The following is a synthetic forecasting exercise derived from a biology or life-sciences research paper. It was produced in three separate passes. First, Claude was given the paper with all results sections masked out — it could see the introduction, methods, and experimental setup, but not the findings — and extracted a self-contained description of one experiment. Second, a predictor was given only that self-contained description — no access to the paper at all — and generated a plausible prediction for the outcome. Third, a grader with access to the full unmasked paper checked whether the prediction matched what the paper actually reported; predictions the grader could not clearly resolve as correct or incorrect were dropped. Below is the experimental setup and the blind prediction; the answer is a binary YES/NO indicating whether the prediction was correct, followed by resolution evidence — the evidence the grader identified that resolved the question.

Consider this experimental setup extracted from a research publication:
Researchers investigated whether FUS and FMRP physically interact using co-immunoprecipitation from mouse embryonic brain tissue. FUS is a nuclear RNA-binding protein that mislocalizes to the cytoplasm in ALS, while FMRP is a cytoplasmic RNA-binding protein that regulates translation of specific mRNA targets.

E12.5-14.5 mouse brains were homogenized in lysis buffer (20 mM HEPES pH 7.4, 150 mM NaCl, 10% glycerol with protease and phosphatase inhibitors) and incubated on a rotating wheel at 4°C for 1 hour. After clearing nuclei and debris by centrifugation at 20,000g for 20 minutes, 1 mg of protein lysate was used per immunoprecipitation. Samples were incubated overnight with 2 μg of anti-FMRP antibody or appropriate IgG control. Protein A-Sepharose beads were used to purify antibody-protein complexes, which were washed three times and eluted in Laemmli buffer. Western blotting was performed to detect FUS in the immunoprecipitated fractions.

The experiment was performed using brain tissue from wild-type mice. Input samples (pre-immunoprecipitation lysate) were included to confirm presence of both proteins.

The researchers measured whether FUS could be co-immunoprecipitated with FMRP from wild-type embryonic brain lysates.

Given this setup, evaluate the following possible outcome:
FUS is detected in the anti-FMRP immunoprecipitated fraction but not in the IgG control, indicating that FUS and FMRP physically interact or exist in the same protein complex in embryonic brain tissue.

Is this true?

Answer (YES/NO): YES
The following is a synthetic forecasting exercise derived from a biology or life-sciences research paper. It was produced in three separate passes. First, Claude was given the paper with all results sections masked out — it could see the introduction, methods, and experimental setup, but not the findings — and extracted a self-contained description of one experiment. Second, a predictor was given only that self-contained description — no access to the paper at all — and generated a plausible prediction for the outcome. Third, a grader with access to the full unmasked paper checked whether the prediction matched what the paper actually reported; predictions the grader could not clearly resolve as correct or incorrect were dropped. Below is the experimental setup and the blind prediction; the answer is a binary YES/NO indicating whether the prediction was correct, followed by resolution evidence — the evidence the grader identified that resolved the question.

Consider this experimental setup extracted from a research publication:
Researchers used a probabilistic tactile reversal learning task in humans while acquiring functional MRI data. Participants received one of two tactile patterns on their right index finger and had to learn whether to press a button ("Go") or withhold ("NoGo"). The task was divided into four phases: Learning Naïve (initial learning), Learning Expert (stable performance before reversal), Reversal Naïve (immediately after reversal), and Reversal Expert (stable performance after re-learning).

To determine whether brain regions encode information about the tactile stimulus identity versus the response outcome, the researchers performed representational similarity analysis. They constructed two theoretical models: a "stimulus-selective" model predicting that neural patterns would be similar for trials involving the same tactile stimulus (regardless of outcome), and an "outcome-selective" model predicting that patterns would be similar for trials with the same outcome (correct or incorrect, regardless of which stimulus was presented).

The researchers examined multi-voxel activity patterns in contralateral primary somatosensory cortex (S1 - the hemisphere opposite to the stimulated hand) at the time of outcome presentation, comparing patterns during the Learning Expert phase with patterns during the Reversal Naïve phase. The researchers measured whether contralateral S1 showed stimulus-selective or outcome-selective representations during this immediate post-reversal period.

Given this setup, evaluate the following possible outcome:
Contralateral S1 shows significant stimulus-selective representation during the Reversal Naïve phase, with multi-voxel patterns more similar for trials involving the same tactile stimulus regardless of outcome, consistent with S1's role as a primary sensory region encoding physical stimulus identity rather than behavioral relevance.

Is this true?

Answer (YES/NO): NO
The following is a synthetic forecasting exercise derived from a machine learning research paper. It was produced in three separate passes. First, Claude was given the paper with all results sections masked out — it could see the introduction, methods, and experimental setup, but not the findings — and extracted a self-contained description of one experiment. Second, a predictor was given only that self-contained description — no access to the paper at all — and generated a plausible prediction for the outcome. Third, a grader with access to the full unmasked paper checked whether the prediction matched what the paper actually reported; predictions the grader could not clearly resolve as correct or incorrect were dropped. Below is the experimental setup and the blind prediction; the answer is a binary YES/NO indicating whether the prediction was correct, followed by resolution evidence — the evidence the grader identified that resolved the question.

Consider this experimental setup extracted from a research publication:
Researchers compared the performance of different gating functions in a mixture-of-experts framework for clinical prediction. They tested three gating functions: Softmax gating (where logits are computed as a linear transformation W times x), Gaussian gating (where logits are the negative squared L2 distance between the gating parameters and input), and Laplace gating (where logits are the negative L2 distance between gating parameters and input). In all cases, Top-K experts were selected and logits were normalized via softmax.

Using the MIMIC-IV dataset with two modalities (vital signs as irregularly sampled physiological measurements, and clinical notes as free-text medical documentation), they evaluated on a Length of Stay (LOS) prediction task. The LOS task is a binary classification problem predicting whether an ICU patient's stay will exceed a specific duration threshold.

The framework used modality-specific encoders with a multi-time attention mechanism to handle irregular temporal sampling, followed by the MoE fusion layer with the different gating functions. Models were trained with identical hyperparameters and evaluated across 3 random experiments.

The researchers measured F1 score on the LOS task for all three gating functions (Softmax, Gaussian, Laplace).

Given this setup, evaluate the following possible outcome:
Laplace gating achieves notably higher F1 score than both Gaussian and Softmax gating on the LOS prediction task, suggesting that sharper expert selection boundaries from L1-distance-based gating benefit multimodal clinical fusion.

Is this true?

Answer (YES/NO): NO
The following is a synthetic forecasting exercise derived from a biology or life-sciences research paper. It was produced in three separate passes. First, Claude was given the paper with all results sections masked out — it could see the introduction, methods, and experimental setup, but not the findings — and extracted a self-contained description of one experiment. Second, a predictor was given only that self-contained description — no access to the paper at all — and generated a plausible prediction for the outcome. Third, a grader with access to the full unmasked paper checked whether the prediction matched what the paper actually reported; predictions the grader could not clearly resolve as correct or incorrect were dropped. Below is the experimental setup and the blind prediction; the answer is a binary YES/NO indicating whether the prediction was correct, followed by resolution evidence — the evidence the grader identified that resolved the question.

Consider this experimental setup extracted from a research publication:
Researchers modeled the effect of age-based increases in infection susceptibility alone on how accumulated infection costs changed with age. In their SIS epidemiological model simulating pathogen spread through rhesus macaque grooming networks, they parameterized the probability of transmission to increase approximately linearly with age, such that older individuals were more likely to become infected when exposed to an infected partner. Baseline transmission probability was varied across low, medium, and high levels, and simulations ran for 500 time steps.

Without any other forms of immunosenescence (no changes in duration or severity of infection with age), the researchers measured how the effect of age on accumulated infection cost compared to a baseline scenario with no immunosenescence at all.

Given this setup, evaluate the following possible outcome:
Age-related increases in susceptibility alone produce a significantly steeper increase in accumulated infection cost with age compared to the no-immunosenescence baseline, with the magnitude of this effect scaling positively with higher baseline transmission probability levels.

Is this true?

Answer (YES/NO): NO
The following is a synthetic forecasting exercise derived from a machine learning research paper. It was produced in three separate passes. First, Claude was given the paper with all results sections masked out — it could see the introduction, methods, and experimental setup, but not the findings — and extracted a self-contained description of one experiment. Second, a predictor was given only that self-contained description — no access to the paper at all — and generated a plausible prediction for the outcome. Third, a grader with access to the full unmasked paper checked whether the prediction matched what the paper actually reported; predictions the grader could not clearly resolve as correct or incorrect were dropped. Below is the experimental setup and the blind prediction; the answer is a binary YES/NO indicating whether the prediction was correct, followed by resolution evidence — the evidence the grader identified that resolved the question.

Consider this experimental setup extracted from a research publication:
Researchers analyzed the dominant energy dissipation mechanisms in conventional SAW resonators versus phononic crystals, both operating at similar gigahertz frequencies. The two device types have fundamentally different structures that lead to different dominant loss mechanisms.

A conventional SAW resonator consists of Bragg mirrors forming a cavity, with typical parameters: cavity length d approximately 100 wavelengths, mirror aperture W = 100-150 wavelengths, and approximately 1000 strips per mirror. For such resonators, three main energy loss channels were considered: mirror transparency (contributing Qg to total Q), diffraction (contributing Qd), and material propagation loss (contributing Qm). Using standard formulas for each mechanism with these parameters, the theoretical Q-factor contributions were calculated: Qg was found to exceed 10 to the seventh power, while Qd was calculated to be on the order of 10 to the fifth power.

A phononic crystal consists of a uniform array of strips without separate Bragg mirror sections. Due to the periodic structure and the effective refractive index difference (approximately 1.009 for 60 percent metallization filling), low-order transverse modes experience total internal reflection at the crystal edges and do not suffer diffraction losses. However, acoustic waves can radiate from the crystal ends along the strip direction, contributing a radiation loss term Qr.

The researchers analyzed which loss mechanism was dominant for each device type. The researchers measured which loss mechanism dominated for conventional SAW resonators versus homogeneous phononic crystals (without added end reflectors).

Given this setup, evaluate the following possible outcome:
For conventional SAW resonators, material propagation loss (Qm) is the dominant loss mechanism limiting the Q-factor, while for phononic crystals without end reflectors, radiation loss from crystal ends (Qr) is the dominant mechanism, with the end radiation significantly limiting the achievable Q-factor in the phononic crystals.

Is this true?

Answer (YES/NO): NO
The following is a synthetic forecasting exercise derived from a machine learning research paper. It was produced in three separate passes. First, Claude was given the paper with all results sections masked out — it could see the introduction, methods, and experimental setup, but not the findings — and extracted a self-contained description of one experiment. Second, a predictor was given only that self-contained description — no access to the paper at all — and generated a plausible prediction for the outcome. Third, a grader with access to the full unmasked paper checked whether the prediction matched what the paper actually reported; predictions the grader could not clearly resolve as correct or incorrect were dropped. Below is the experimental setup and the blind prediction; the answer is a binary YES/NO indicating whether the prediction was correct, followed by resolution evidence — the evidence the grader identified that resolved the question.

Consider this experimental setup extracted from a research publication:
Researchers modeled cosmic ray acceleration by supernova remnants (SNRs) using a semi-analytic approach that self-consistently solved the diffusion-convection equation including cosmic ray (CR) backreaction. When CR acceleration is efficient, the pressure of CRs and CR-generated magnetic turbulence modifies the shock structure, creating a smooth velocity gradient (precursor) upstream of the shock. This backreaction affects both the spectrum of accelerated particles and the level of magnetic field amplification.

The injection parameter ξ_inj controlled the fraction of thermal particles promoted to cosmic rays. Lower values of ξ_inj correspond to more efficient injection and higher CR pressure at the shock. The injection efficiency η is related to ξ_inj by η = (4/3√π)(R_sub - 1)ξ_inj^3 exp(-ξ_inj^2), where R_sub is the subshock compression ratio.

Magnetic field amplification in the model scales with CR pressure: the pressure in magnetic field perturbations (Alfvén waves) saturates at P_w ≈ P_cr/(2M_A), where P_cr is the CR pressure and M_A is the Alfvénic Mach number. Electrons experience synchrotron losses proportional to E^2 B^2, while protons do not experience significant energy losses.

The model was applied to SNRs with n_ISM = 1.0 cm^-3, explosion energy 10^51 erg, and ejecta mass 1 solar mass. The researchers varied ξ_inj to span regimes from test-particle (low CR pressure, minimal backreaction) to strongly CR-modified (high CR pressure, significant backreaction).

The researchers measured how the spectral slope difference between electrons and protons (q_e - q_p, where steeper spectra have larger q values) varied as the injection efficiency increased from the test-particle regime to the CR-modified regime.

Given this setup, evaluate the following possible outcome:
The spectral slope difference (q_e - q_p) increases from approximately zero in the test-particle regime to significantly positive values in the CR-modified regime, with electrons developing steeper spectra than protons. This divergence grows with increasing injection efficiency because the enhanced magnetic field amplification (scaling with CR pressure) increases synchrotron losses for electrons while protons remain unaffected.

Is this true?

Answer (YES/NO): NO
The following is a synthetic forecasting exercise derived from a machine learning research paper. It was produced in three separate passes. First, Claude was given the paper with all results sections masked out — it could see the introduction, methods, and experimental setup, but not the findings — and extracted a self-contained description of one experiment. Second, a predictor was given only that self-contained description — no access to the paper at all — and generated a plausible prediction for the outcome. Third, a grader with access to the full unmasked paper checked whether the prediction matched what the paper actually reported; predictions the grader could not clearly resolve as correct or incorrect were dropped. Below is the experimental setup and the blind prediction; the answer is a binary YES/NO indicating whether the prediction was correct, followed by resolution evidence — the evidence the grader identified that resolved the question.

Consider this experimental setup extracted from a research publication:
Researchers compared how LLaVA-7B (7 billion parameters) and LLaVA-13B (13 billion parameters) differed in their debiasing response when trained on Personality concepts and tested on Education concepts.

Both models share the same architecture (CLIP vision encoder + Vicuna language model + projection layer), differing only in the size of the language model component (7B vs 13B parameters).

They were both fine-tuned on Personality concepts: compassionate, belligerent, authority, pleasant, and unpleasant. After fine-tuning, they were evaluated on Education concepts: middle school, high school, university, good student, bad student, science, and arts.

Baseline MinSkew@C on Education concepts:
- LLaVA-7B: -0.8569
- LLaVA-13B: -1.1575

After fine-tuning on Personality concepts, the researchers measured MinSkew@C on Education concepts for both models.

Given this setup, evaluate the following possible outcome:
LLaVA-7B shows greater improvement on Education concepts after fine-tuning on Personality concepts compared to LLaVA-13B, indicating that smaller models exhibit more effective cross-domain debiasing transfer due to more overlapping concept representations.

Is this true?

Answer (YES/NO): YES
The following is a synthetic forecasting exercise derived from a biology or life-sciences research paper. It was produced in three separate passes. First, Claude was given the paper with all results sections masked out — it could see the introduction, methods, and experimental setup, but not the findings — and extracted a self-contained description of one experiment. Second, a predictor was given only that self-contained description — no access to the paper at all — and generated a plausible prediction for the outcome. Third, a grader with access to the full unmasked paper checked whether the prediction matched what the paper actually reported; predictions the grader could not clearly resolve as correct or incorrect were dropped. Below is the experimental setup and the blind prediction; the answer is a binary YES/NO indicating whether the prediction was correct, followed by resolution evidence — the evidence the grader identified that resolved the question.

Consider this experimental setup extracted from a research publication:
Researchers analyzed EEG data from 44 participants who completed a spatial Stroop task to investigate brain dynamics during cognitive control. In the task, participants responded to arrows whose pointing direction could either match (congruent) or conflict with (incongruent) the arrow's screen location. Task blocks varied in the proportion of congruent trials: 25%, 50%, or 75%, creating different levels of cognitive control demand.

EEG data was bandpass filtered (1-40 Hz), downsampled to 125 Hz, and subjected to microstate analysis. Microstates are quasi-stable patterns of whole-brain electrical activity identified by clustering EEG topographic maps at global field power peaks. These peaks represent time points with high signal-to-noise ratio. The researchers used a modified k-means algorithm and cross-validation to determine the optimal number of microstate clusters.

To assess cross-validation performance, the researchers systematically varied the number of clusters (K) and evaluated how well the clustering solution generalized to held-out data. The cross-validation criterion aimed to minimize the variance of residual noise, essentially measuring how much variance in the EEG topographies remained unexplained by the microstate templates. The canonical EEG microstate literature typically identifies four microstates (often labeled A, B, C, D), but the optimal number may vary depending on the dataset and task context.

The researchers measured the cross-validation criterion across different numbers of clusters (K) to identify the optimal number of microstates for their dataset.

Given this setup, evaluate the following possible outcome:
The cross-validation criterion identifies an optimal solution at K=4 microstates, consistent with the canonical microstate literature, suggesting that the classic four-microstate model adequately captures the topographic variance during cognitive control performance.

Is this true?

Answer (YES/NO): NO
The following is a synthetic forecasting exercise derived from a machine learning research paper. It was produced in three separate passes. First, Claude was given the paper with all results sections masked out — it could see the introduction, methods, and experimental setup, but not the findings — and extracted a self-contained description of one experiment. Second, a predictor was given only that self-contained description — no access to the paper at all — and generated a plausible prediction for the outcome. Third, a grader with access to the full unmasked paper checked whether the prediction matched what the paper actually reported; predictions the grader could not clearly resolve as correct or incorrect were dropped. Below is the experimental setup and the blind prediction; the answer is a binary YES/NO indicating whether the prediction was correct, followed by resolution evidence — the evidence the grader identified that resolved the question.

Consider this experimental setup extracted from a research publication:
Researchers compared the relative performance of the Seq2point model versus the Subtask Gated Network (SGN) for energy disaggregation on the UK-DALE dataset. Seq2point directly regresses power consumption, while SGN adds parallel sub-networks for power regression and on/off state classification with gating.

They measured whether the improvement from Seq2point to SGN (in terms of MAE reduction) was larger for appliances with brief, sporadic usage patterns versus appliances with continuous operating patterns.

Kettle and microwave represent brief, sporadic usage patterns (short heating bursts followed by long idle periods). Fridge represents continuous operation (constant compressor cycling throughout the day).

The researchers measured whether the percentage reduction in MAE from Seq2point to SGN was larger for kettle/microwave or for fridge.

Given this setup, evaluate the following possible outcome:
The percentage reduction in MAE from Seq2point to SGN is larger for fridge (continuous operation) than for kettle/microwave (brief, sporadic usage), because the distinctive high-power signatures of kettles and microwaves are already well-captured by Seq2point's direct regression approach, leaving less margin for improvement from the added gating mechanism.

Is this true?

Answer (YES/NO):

## PROBLEM TO WORK ON
Each line that includes the word "radiation" counts once; report how many such lines the entries have, and nothing else.

## ANSWER TO THIS TASK
2